- _Task goal_: From the data below, return only the lines from the one with "Wolves and Coyotes" through the one with "To Build a Canal: Sault", exact and inclusive, with pictures left out.

- _Data for this exercise_:
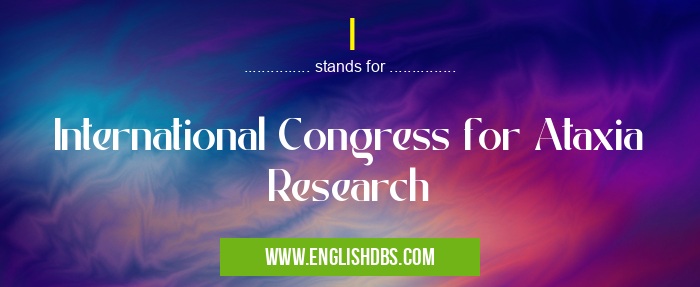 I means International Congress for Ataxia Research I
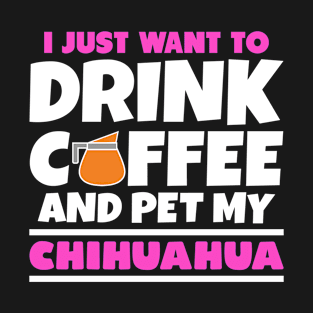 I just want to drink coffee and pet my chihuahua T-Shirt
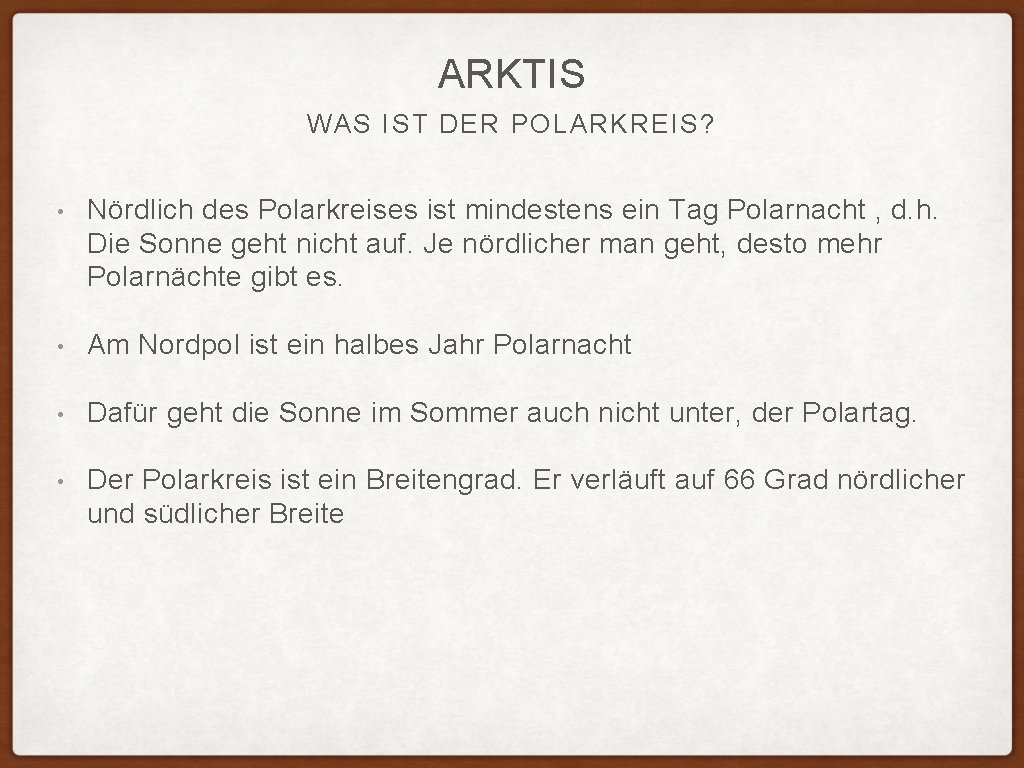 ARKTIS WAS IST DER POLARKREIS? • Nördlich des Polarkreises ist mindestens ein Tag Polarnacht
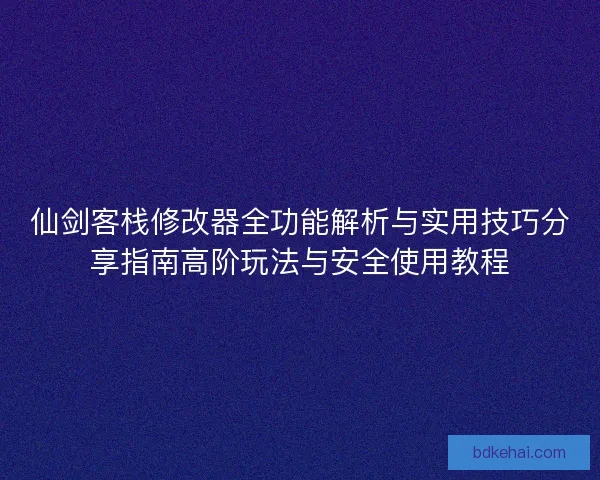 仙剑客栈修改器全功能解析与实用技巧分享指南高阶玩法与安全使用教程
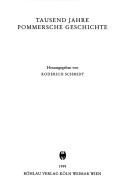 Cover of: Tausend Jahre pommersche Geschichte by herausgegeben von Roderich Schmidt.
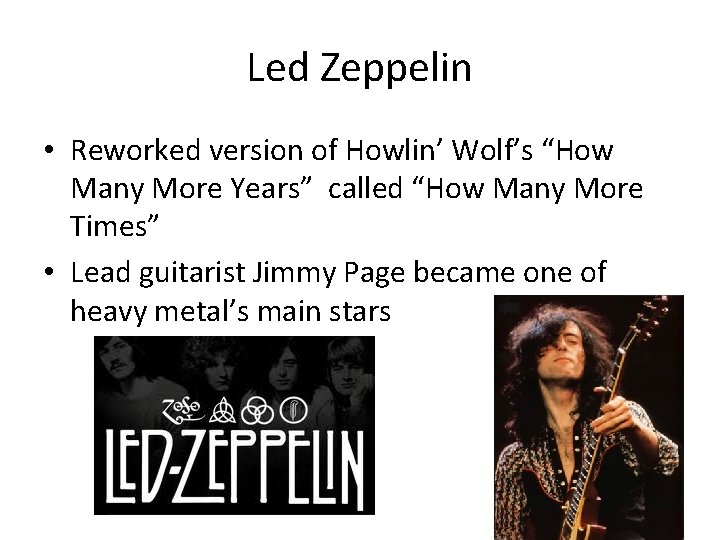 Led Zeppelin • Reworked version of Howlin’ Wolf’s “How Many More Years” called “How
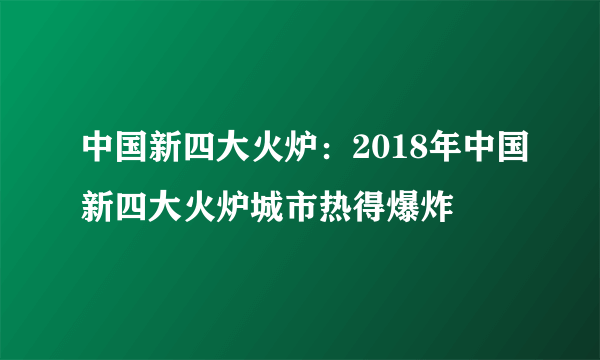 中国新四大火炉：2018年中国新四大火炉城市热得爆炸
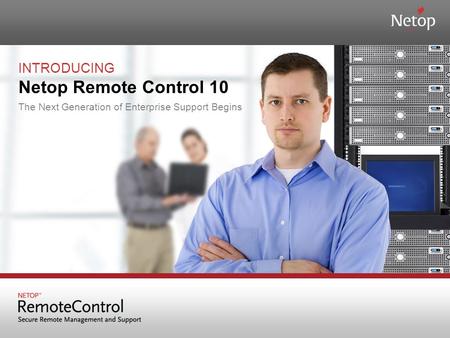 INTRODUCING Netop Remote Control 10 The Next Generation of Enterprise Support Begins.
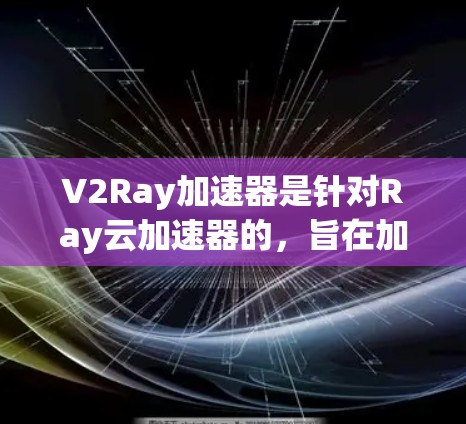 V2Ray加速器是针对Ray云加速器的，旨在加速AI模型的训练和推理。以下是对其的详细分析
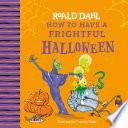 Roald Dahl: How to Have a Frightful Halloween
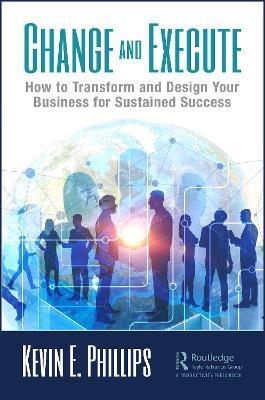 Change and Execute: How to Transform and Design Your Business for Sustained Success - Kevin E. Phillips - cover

==

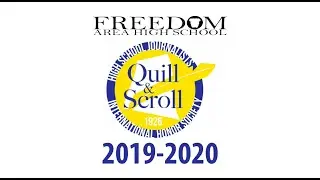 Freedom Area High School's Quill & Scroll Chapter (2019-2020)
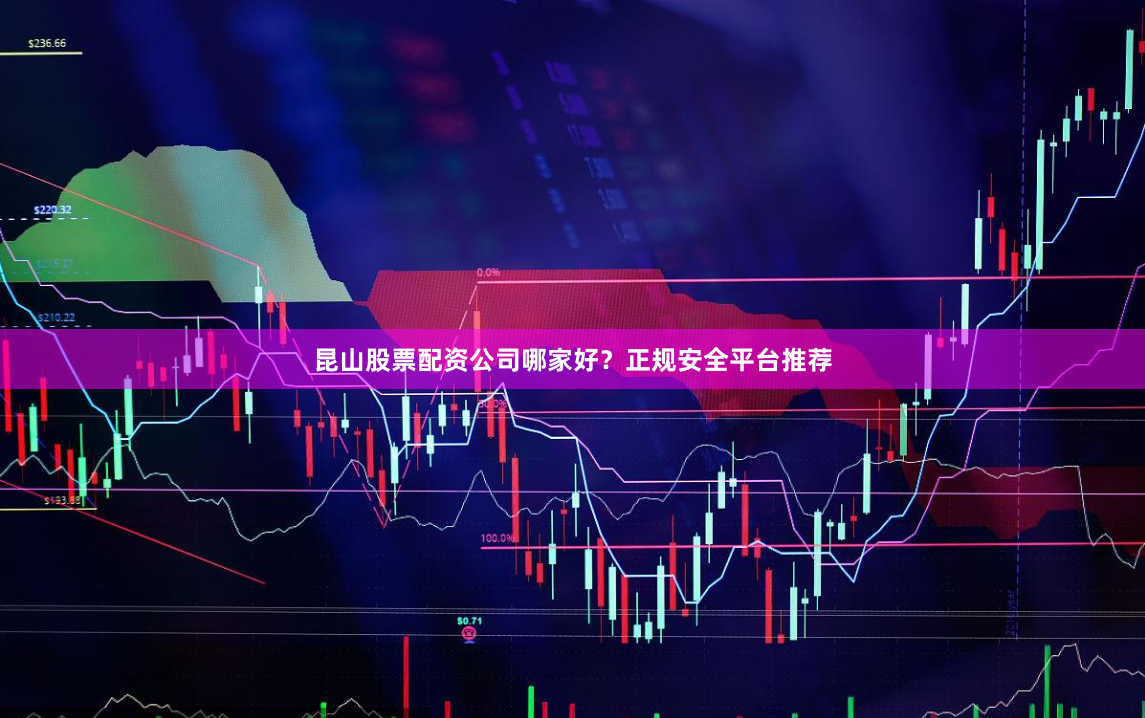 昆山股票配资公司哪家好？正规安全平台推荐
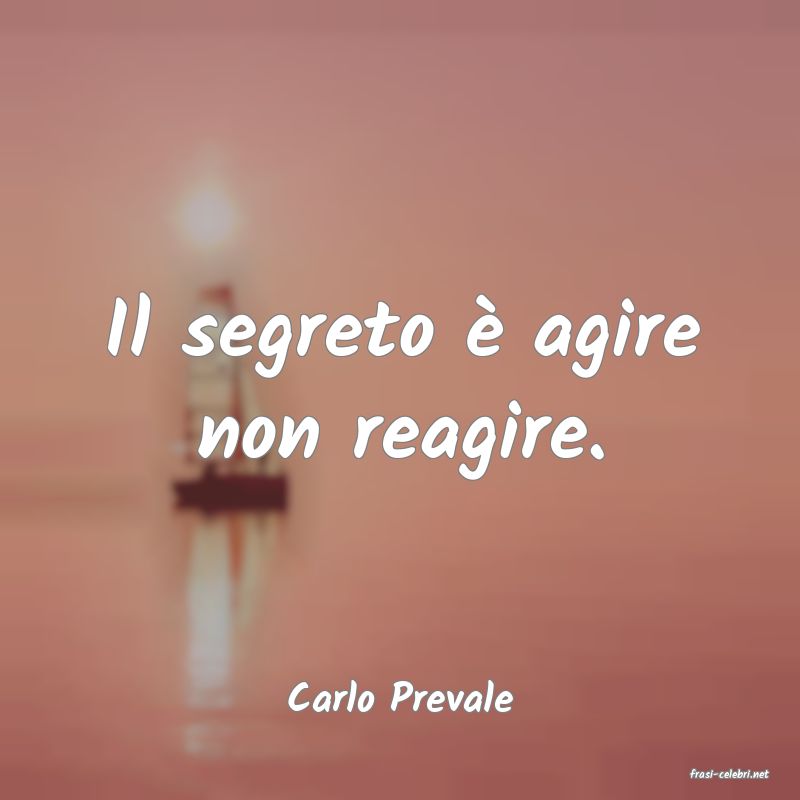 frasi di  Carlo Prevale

---

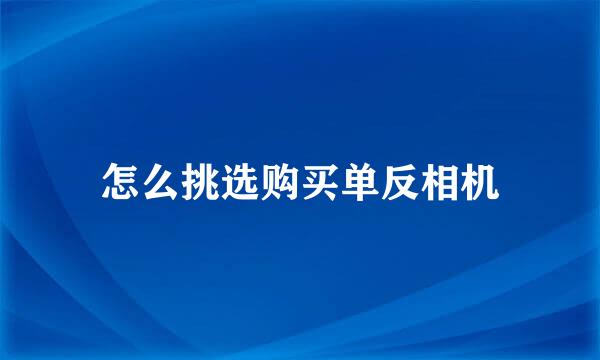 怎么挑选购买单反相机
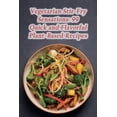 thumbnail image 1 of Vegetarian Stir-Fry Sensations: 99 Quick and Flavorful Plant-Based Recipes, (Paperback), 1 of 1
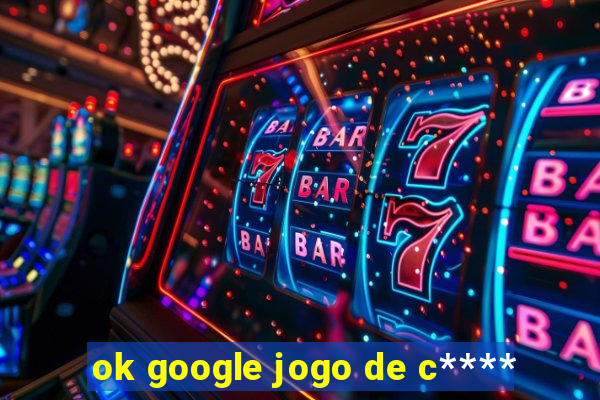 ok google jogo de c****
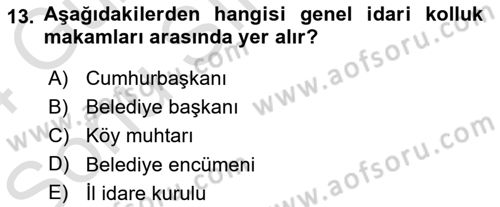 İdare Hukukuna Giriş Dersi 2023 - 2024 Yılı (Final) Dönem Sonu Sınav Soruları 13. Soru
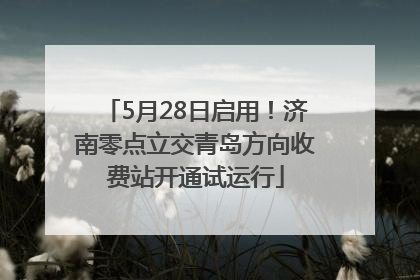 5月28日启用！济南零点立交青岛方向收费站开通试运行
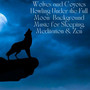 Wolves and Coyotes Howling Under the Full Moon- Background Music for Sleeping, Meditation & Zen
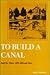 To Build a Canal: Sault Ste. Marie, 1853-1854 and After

- _Response to the exercise_:
 Wolves and Coyotes Howling Under the Full Moon- Background Music for Sleeping, Meditation & Zen
 To Build a Canal: Sault Ste. Marie, 1853-1854 and After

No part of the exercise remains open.